I turned 23 this August and received a birthday card from my grandparents.
I tore up the card and left it on the windshield of my grandmother’s car.
Wait. Let me explain.
My father died from alcoholism in the summer of 2007. I was 12-years-old, old enough to remember him kicking a basketball-sized dent into my mom’s Ford Escort when we tried to leave the house one night. Old enough to remember watching him pass out face first into his mashed potatoes.
Too young to connect any of this to the fact he smelled like the bar he took me and my brother to, waiting for a charter bus to take us to Fantasy Island for the afternoon.
My father was a police officer, which partially explains — though not excuses — the drinking.
I know he loved us in his way.
On his nightly beat, he would drive his patrol car by our house and flash his red and blue lights in the bedroom window my brother and I shared.
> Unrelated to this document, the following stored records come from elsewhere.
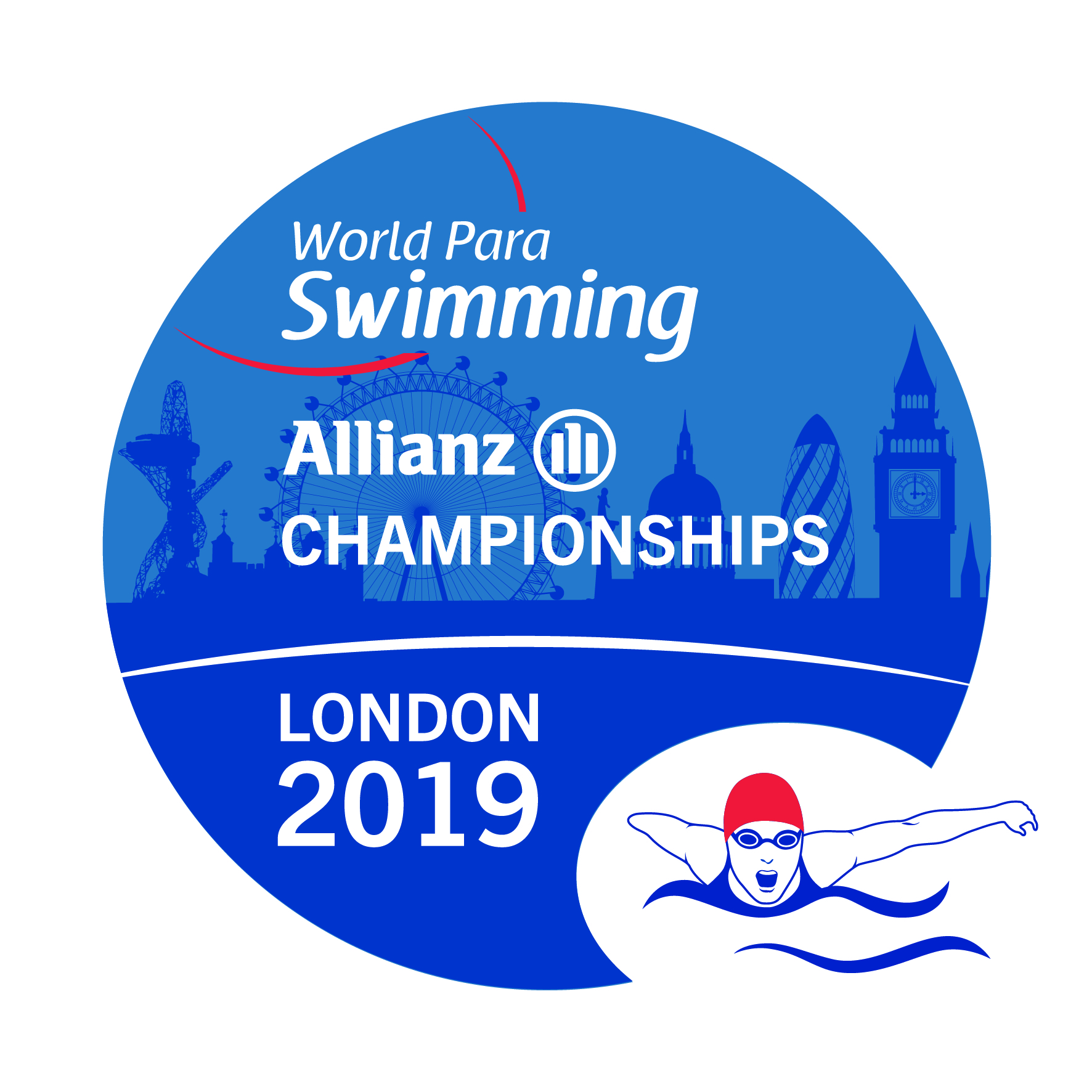 the official logo of the London 2019 World Para Swimming Championships
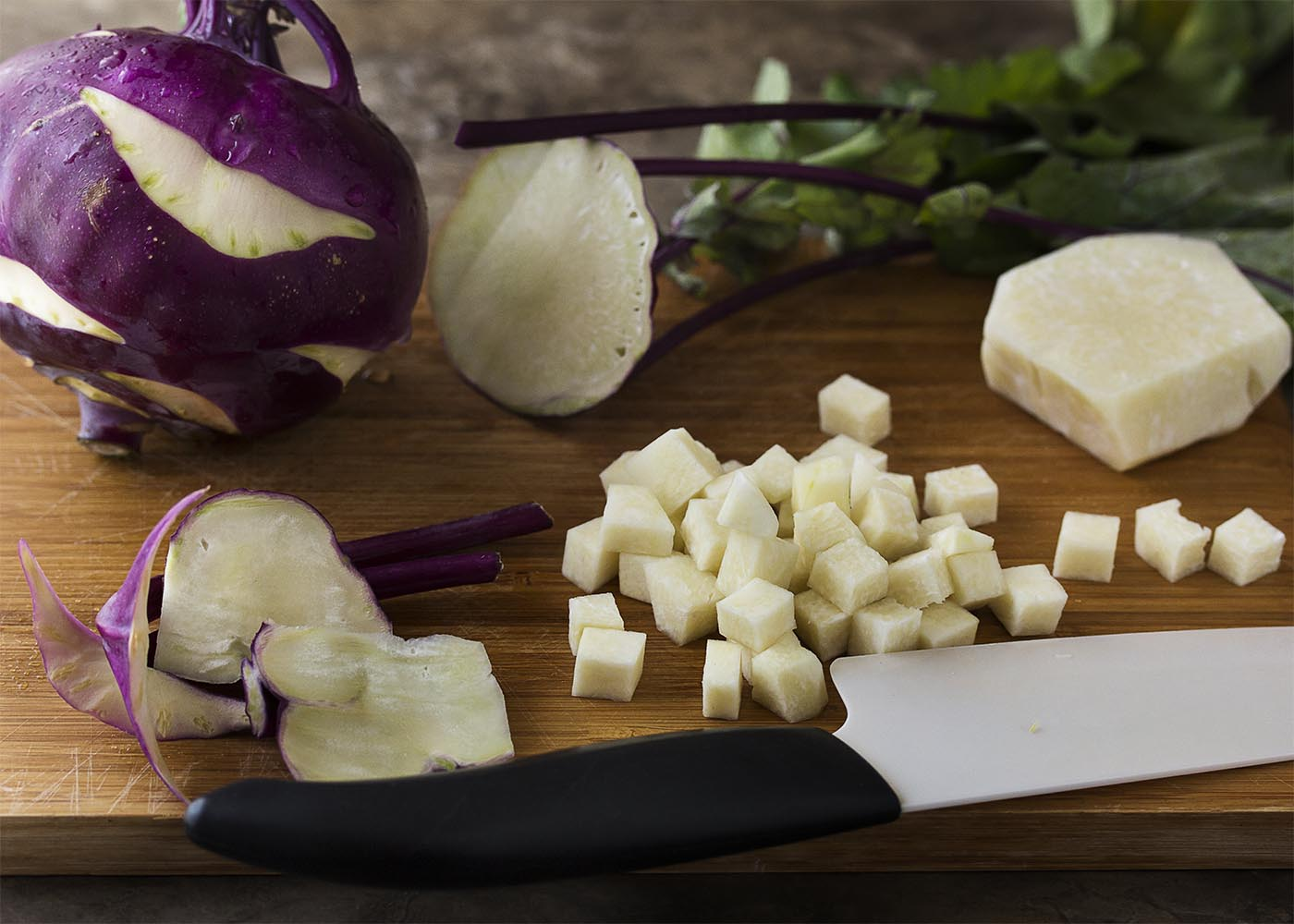 What is kohlrabi? What does it taste like? How do you cook with kohlrabi? These questions and more answered in this ingredient spotlight!   justalittlebitofbacon.com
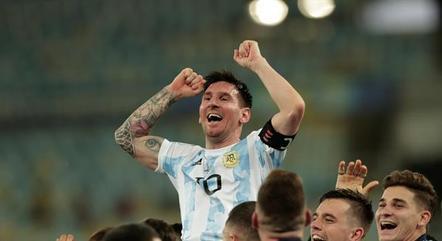 Messi impediu provocação de De Paul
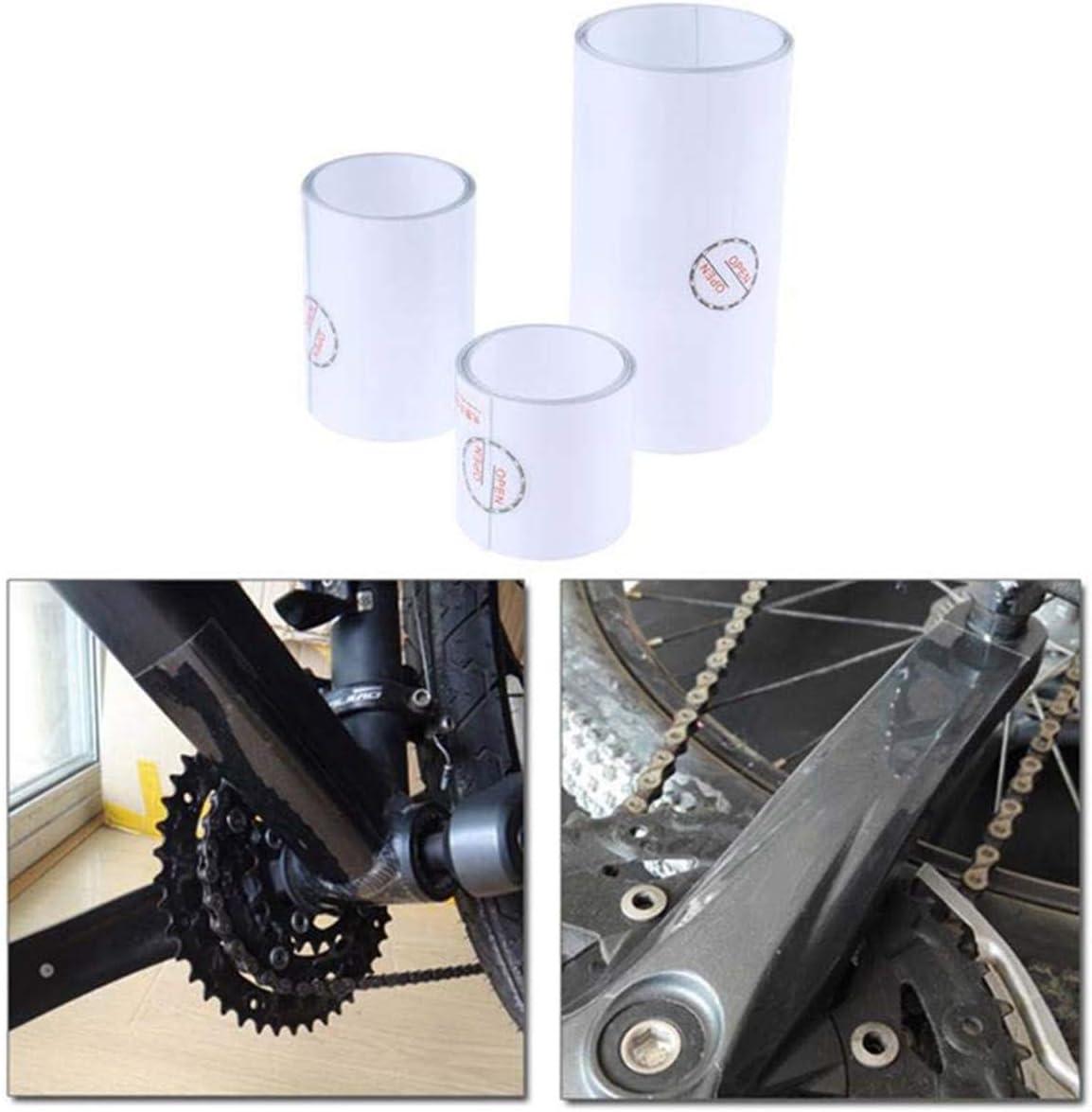 Z/éfal Skin Armor Haute r/ésistance et anti-bulle Film transparent protecteur de cadre prot/égeant votre v/élo contre les chocs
We would hop out of bed and wave until he passed by.
We would sleep over his house — my childhood home — on weekends. He would take us to the movie theater where I saw “Spider-Man” and “Spy Kids.” But unsupervised visitation became out of the question when my father had an episode while driving me, my brother and sister home one night. He pulled over, shaking and crying. My unlicensed sister had to drive him to the hospital. Our visitation became confined to dinner at my grandparents’ house every Monday.
Like all cops, my dad had a pension. It was money my mom needed to help raise us. But my dad never put the paperwork in her name. He was a procrastinator, like me. He left everything in his grandmother’s name. She was nearly 90 years old, fresh off the boat from Spain and the only family member my father truly cared about. He fought his family to keep her out of a home, so she lived with us when I was a kid. She died 10 years before my dad, but he never fixed the paperwork. Like everyone, he either thought he had plenty of time or more likely just never thought of it at all.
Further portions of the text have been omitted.